Untrustworthy External Data

Call it what you will, but a time will eventually come when your customer asks for ‘manually created’ data loaded into the Data Warehouse (DW) from a non-trustworthy source. When they see the look on you face they may feel you are being fussy, after all, they’ve got a spread sheet of monthly figures that gets reported to the board. So it it’s good enough for the board, it should be good enough for the Business Intelligence (BI) team!

So I guess this throws a few questions:

Examples of Manual Data

Firstly, here are a few typical examples of manually created data that often finds its way into the DW:

  • Mapping data to consolidate disparate but equivalent records
  • Grouping values to extend/create a hierarchy that doesn’t exist natively
  • Monthly budgets, annual forecasts and sales targets.

Challenges

There are many, these are a few:

  • The business users who are expected to create the manual data are not trained in the process, and what the consequences of making a change are.
  • The data changes made by a business user are not tagged with appropriate metadata so that they can be audited.
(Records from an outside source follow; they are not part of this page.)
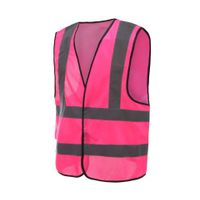 Audit Factory pink safety clothing sweeper workwear safety reflective vest thumbnail image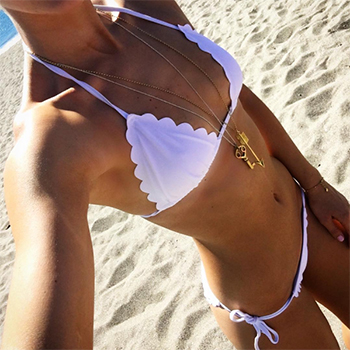 Vogue Williams Instagram - South Beach Crochet Triangle Bikini Set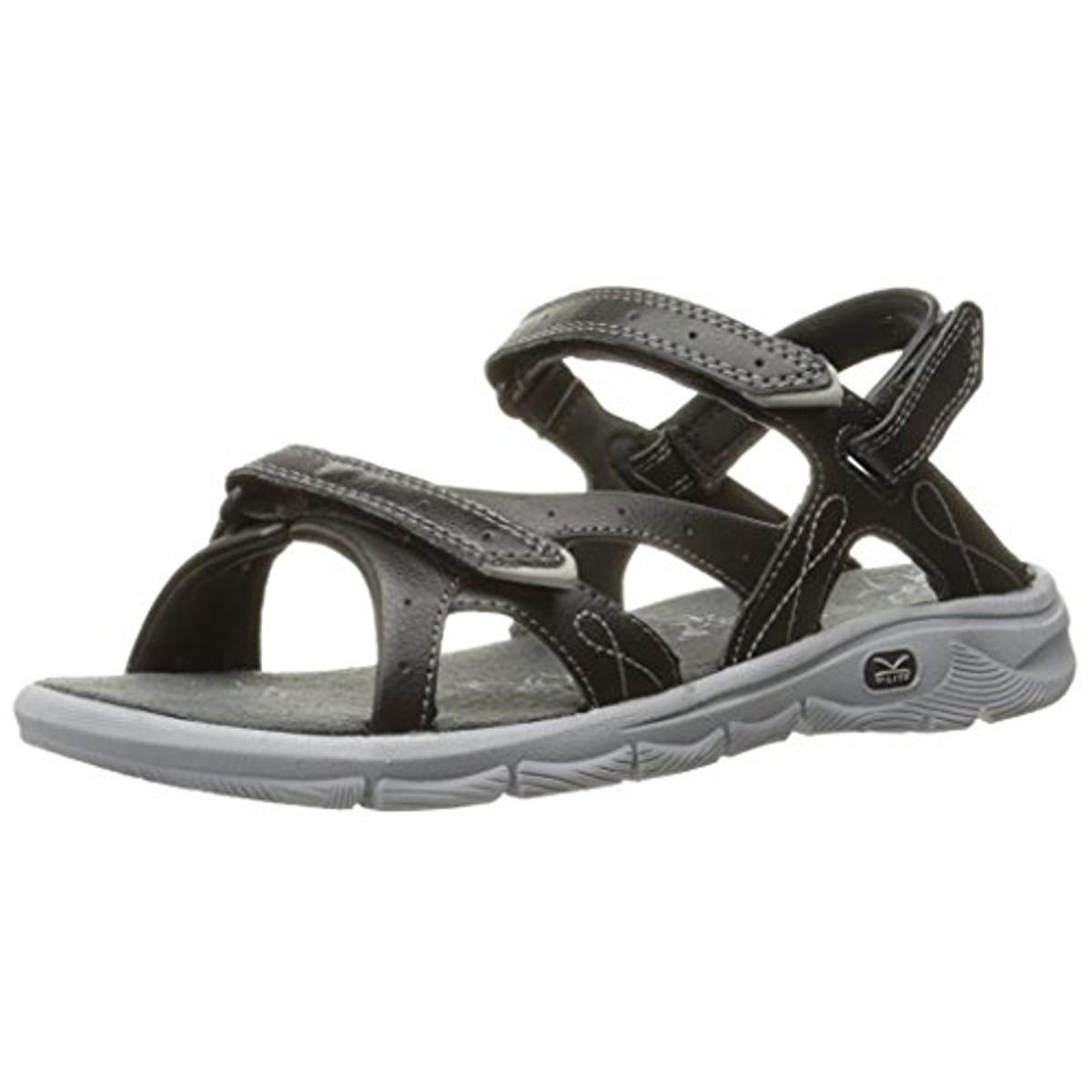 Hi-Tec Womens Soul-Riderz Faux Leather Convertible Slingback Sandals by Hi-Tec
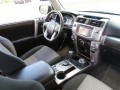 2016 Toyota 4Runner SR5, GP4447A, Photo 39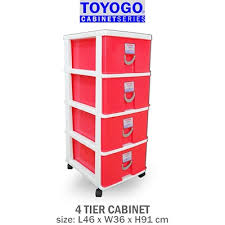 plastic storage cabinet. Simple Plastic 8034 TOYOGO  PLASTIC STORAGE CABINETDRAWER WITH WHEELS 4 For Plastic Storage Cabinet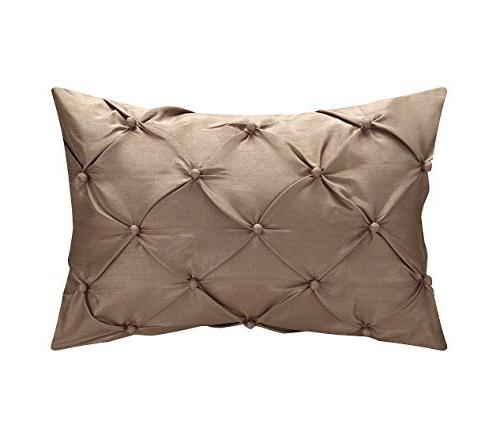 Alleta Patchwork Solid Block Embroidery Pintuck Pillows Set,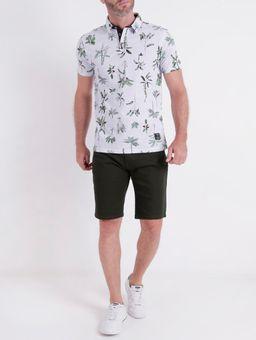 137212-bermuda-sarja-adulto-jeans.com-musgo2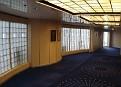 Elevator Lobby / Deck 11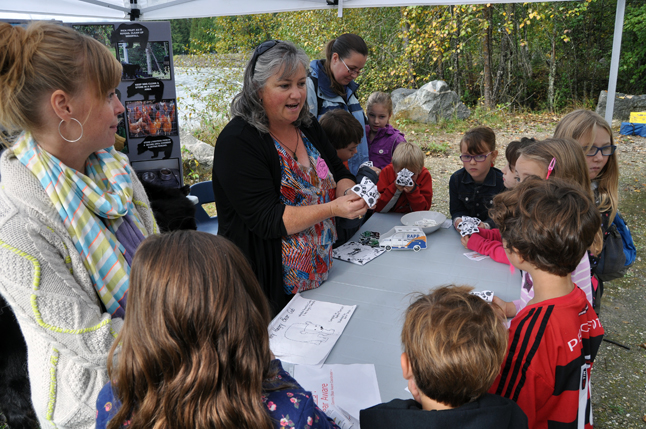 WildSafeBC and Revelstoke Bear Aware Coordinator Sue Davies makes learning about our relationship with wild animals fun. David F. Rooney photo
Remember, ‘with great power comes great responsibility’, if you are going to let users create data, make sure that you can clearly identify where the business user has done so.
  • It is not always possible to rollback data changes made by a user. What happens if it all goes badly?
  • The manual data can exist outside of normal Information Management (IM) processes within the organisation. It could be residing on a share drive in a Excel format with questionable data quality, poorly managed security and unclear ownership/stewardship.
  • User can change that data without consideration of the impact on the data integration process in place (e.g. a nightly load, month end report cycle, etc.).
  • The manual data can be captured in an ‘unprotected’ Excel/CSV document which does not prevent a business user from making changes that will break the integration. These include:
    • Changing column names
    • Adding or removing columns
    • Adding ‘bad’ data
    • Changing the file name
  • A custom, data capture user interface (UI) is built by a BI resource who is not experienced in doing this. An experienced UI developer should be used who will deliver an intuitive interface that handles maintenance of a single record, bulk maintenance of many records, validation, error handling, filtering, sorting, transactions, etc.

Solutions

The following are a few of the data sources that you may be ‘encouraged’ to use, or wish to propose as options:

  • SharePoint lists
  • Custom Web Page (aspx or similar)
  • Cube with a ‘write-back’ feature
  • Budgeting and forecasting solution
  • Master Data Management solution (MDS or similar)
  • Data capture forms:
    • MS Access
    • Oracle Forms
    • Outlook Forms
  • Etc.

They not sorted in any particular of preference and if implemented correctly can all avoid the challenges above providing they are implemented with the necessary:

  • Documentation
  • Training
  • Change management

I have excluded the use of Excel. This is due to the difficulty in locking the Excel down. It is too easy for users to remove passwords make changes that result in the integration failing.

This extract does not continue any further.